▶ Your assignment
Exactly the lines from the first line of the records to the line holding "f:id:apicode:20151014224502p:plain" should be duplicated, and nothing more; pictures stay out.

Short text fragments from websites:
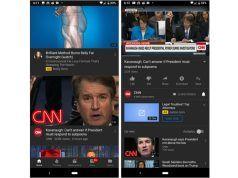 YouTube Android uygulaması sonunda koyu temaya kavuştu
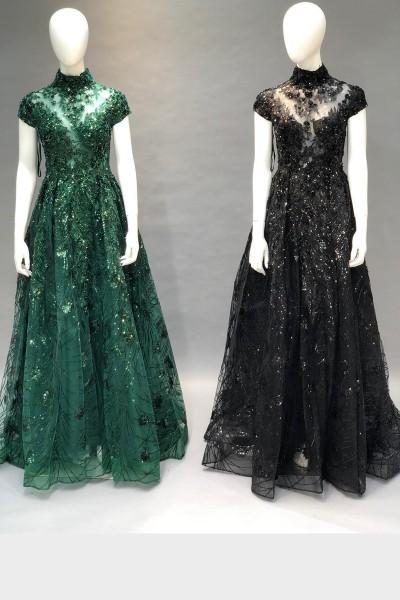 Princess Party Gown (3 Pieces Set)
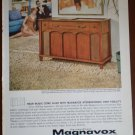 Vintage Ad Magnavox Stereophonic Imperial Continental High Fidelity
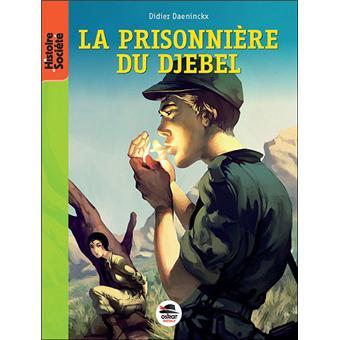 La prisonnière du Djebel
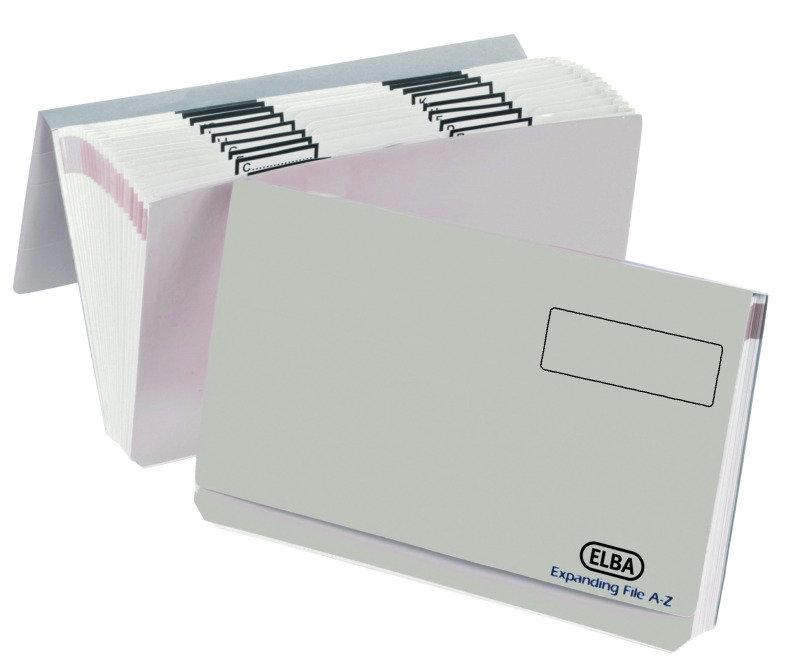ELBA A-Z EXPAND FILE BUFF 100080764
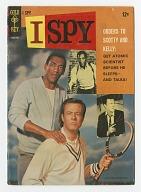 Image for I Spy #2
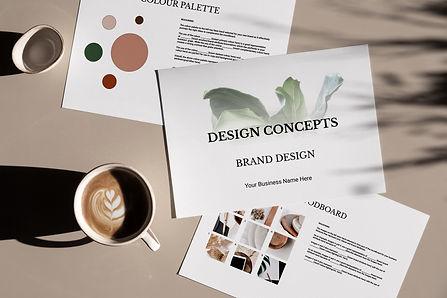 Conceptsl-Image.jpg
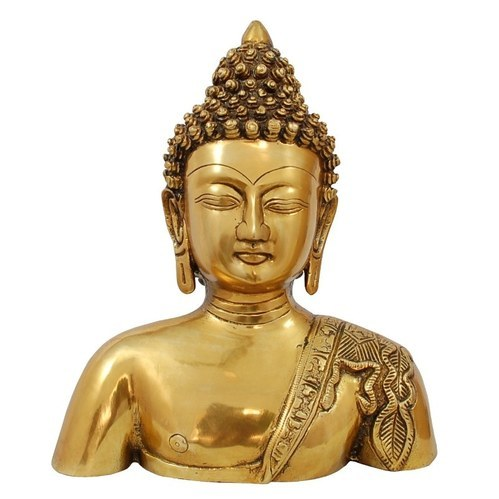 Metal Buddha Statue At Rs 8000 Piece S Lord Buddha
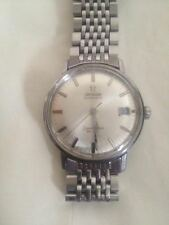 VINTAGE Omega Seamaster Deville  Collector's Mens 34mm Automatic Watch Original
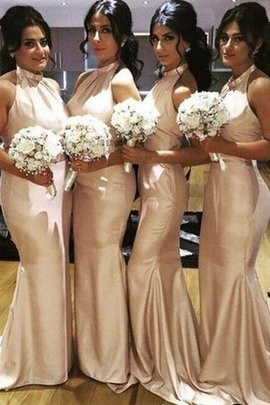 Etui Rückenfreies Nackenband Taft Reißverschluss Brautjungfernkleid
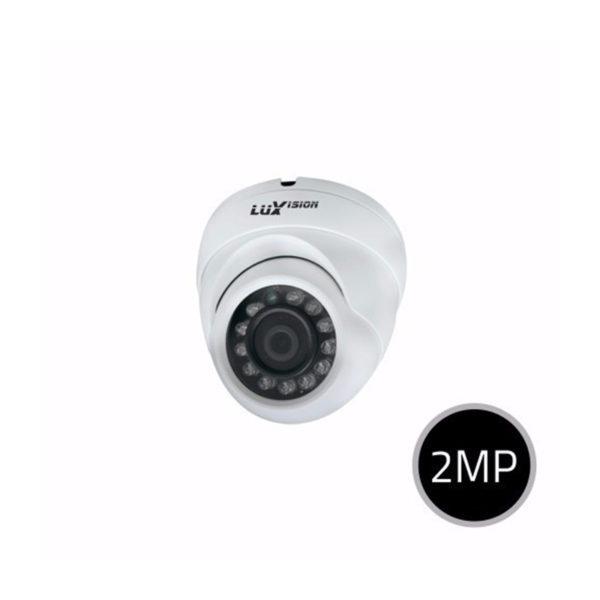 câmera dome luxvision
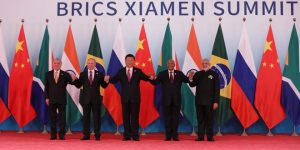 9. BRICS-Gipfeltreffen in XIAMEN, Photo: SANAs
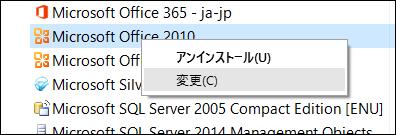 f:id:apicode:20151014224502p:plain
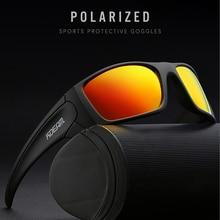 Kdeam unisex retangular polarizado óculos de sol para homem correndo escalada esportes óculos de sol lente tr90 quadro revestido real
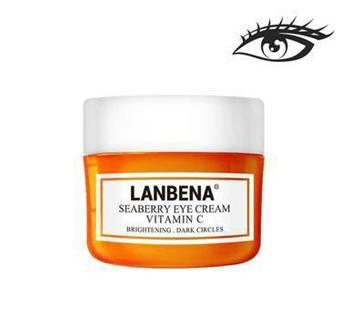 Lanbena Seaberry Eye Cream Vitamin C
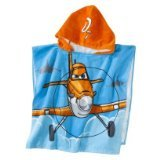 Disney® Planes Bath Towel/Wash Mitt Set - Blue / Orange - 1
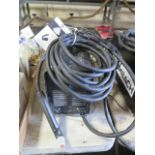 Thermal Dynamics AirCut 15 Plasma Cutting Power Source (SOLD AS-IS - NO WARRANTY)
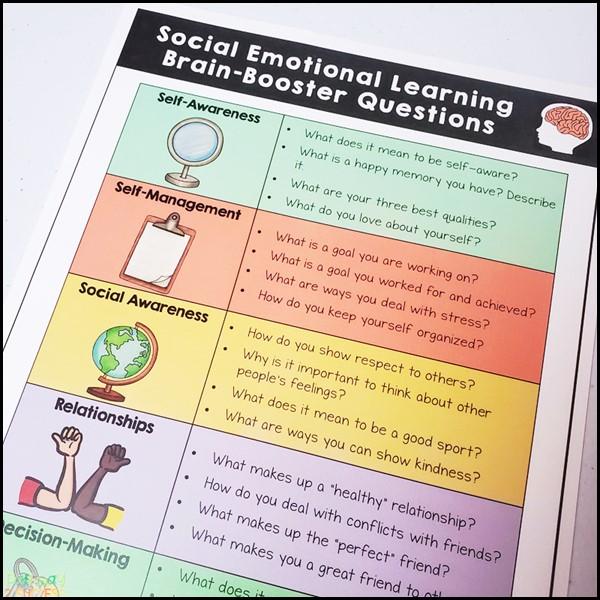 Free Social Emotional Questions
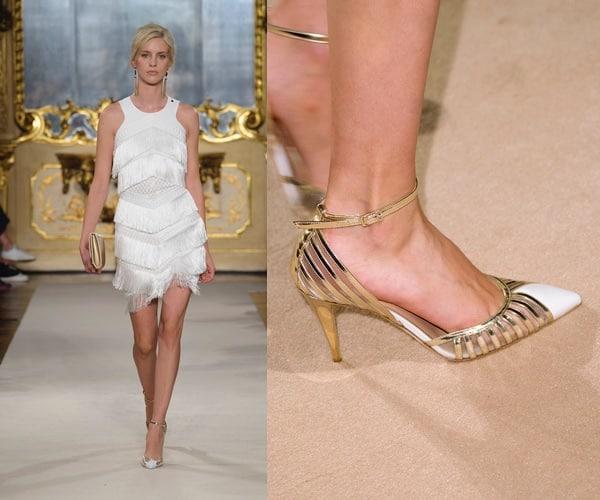 scarpe sposa oro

▶ The completed task
 YouTube Android uygulaması sonunda koyu temaya kavuştu
 Princess Party Gown (3 Pieces Set)
 Vintage Ad Magnavox Stereophonic Imperial Continental High Fidelity
 La prisonnière du Djebel
ELBA A-Z EXPAND FILE BUFF 100080764
 Image for I Spy #2
 Conceptsl-Image.jpg
 Metal Buddha Statue At Rs 8000 Piece S Lord Buddha
 VINTAGE Omega Seamaster Deville  Collector's Mens 34mm Automatic Watch Original
 Etui Rückenfreies Nackenband Taft Reißverschluss Brautjungfernkleid
 câmera dome luxvision
 9. BRICS-Gipfeltreffen in XIAMEN, Photo: SANAs
 f:id:apicode:20151014224502p:plain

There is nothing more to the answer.